I gave an answer to the updated question too. That's the currently undeleted one. The answer is really un-enlightened and involves guessing; and the question it answers stems from a change that actually moved it out of my field of interest. I felt that it did not look good, particularly not in my answers list, and so I deleted it. Now I find it undeleted. It might be stupid to enter another delete-undelete cycle. Suggestions?
@ccorn Since it was undeleted by ordinary 10k users, you can delete it yourself. You should then edit in a note "I'd rather this be deleted because ...". Another option is to flag for moderator attention and ask for the answer to be disassociated from your account [hmm, or does one need community team involvement for that and hence use the "contact us" link?].

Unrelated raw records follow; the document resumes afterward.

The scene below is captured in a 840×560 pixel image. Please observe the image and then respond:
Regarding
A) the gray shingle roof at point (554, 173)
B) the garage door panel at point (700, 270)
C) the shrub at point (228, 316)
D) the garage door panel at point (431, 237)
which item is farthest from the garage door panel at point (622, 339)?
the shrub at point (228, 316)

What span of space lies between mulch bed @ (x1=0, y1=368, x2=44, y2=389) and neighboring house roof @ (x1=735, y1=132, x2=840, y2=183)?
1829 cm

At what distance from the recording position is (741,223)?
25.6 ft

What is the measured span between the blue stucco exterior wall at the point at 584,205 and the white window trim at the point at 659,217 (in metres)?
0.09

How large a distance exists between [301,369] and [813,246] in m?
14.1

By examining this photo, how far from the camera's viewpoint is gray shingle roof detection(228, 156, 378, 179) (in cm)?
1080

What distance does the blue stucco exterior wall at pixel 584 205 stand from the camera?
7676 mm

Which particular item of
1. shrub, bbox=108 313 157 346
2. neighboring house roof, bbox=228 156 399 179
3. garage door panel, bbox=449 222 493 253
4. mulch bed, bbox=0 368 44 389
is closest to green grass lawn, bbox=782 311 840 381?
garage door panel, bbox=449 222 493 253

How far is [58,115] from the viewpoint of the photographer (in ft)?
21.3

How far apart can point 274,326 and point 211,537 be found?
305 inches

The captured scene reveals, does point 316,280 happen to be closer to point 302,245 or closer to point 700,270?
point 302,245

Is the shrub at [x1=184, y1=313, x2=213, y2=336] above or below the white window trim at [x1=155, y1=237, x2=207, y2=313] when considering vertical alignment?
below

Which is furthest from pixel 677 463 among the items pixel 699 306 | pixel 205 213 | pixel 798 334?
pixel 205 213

@robjohn It seems it's a joke because I found this interesting fact $$ \int_{-1}^{1}\frac{\mathrm dx}{\left ( x^2+1\right )\left ( e^x+1\right )}=\frac{\pi}{4} $$
@evinda To get the idea, suppose all entries are positive. You have a $y > 1$ (the case $y = 1$ is clear), and look at two array elements A[k] and A[r] with r > k. Where do you look next if A[r] < y*A[k]?
@MikeMiller If $G$ is a nonabelian group with every subgroup normal, isn't it true that there exists a nontrivial subgroup $H$ of $G$ such that every nontrivial subgroup of $G$ contains $H$?
@DanielFischer I love The Doors!!!! My dad got me into 60's and 70's music in middle school and I still haven't grown out of it! Although, my musical taste is currently more diverse than it was back then...
@DanielFischer So do we have to find the mid of the array and if A[mid] < yA[mid+1], we will check if $A[p] == yA[p+1]$ for $p \in [mid+1,m-1]$ and elsewhise we check if $A[p] == y*A[p+1]$ for $p \in [0, mid-1 ]$ ?
@evinda No. If we have negative and positive entries, we need to find $0$ or the position of the first positive entry. If we have only positive entries, we begin at the start, and if only negative entries, we begin at the end.
@evinda It gives you a split of the array into two parts. [Aside, I haven't mentioned it yet, if the desired quotient $y$ is negative, you do things a little differently; if $y = 0$, it basically comes out to checking whether $0$ is in the array but not all elements are $0$.] For $y > 0$, you look at both parts separately.
While trying to find several references to answer Pranav's problem, I encounter the following multiple integrals
$$I=\int_0^1\int_0^1\int_0^1\frac{\left(1-x^y\right)\left(1-x^z\right)\ln x}{(1-x)^3}\,\mathrm dx\;\mathrm dy\;\mathrm dz$$
Question :
Does the above integral have a closed form...
@DanielFischer Ok.. But when we consider the two parts of the array, don't we have to look at the first element with the second, the second with the third and so on? So, won't the time complexity be again O(n^2)? Or am I wrong?
@DanielF Can you guess what the OP is having trouble with here? I tried to be a little bit more explicit than the author of their book, but I doubt my answer will help much without knowing where they're actually stuck.